Moléculas da vida são selecionadas no espaço?

Uma das coisas mais estimulantes da ciência é a forma como novas informações podem alterar a maneira pela qual antigos dados são interpretados. Veja, por exemplo, a relação entre a quiralidade dos aminoácidos e a ideia de que os ingredientes da vida podem ter chegado à Terra vindos do espaço.

Ainda comigo? Bom ver que os leitores do blog não temem polissílabos. Por partes: aminoácidos são moléculas que, ligadas em cadeia, formam proteínas. Proteínas, por sua vez, são as principais moléculas que formam e que trabalham no seu corpo, e que formam e trabalham nos corpos de todos os demais seres vivos.

(Por falar nisso, quando um comercial de cosmético ou suplemento alimentar diz que o produto anunciado contém "aminoácidos essenciais", ele não está oferecendo nada que você não possa obter de um modesto bifinho.)

Sobre a quiralidade: a palavra tem a mesma raiz de quiromancia, a empulhação  arte de ler o futuro na palma da mão, o grego chéri, que significa, adivinhe só, "mão". "Quiralidade" é a propriedade, igual à das mãos, de existir em duas formas, uma direita e uma esquerda.

(Em termos mais gerais, objetos que são idênticos à reflexão que apresentam num espalho -- por exemplo, a letra "T" -- não têm quiralidade. Objetos que aparecem invertidos no espelho -- como a letra "L" -- têm.)

Muitos aminoácidos têm quiralidade, e essa característica representa um pequeno paradoxo: embora, quando produzidos em laboratório, eles surjam na versão direita ou esquerda com igual probabilidade, nas proteínas dos seres vivos só existem predominam aminoácidos esquerdos (correção humildemente adotada após conferir o blog RNAm, aqui).
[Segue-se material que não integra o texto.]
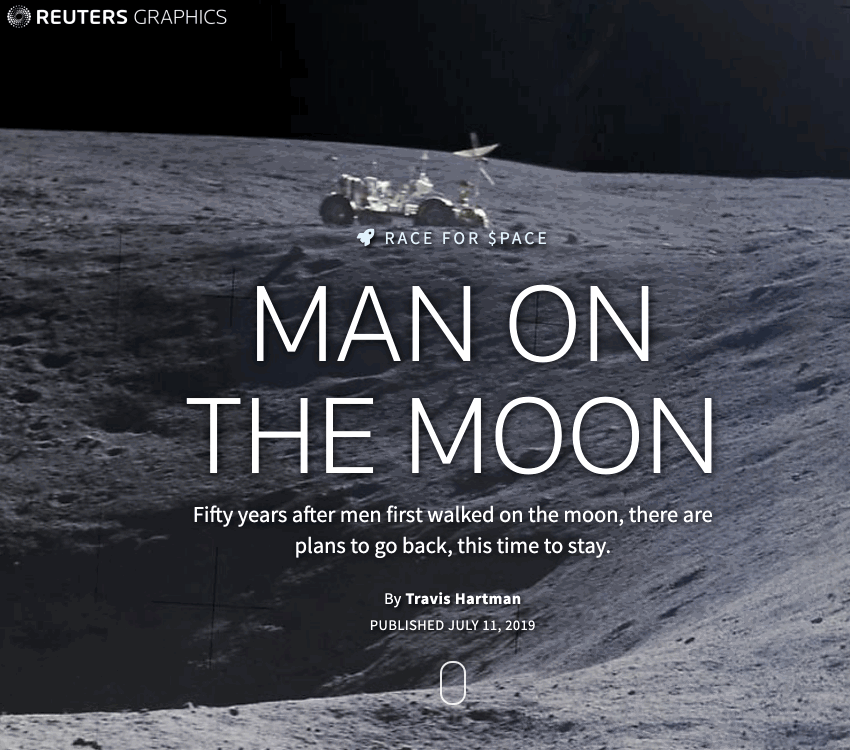 REUTERS GRAPHICS

RACE FOR $PACE

MAN ON THE MOON

Fifty years after men first walked on the moon, there are plans to go back, this time to stay.

By Travis Hartman

PUBLISHED JULY 11, 2019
Pior: qualquer tentativa de misturar aminoácidos diretos numa proteína atrapalha profundamente a função biológica da molécula.

Durante muito tempo, esse fato foi usado como argumento a favor da ideia de que a vida, tal como existe na Terra, era exclusiva da Terra: se aminoácidos direitos e esquerdos são igualmente prováveis, a opção terrestre pelos esquerdos deveria ter sido fruto de um acidente nos primórdios da evolução, um acidente particular do ambiente terráqueo.

Alienígenas poderiam ser feitos de aminoácidos direitos (o que garantiria que não seriam capazes de se nutrir consumindo proteína humana, um fato tranquilizador), ou de alguma biologia exótica racêmica -- isto é, que conseguiu misturar com sucesso as duas modalidades.

Há alguns anos, no entanto, estudos de meteoritos começaram a revelar uma preponderância de aminoácidos esquerdos vindos do espaço. Eu já entrevistei a autora de uma dessas descobertas, em 2008.

Com isso, o argumento de que a quiralidade torna improvável o surgimento dos blocos básicos da vida no espaço vira de ponta cabeça, já que os fatos disponíveis passaram a mostrar que, primeiro, os aminoácidos canhotos são preponderantes em dois tipos de situação: dentro dos seres vivos terrestres e nas rochas espaciais; e segundo, que na Terra, fora dos seres vivos, as formas direita e esquerda são igualmente prováveis.

Combinados, esses fatos sugerem que a seleção pela variedade esquerda aconteceu no espaço, e que os aminoácidos que entraram na evolução da vida terrestre já chegaram aqui pré-selecionados. Isso ainda é apenas uma sugestão, veja bem; mas muito interessante.

Nesta semana, a revista Meteoritics and Planetary Science reforça a nova interpretação, trazendo um artigo de pesquisadores que afirmam ter detectado preponderância  da versão canhota de um aminoácido, isovalina, numa grande variedade de meteoritos ricos em carbono. O principal autor do estudo, Daniel Glavin, da Nasa, diz que a ação da água sobre os meteoritos parece ser um dos fatores que causa o excesso de canhotos, mas que esse excesso já devia estar presente na rocha antes da água acentuá-lo.

Glavin sugere que a radiação que banhava o nosso sistema solar em seus primórdios pode ter algo a ver com o favoritismo dos aminoácidos esquerdos. Isso não exclui, no entanto, a possibilidade de haver alienígenas incapazes de apreciar carne humana: o pesquisador especula que outros sistemas solares podem ter se formado em ambientes de radiação diversos, que acabariam favorecendo as moléculas destras.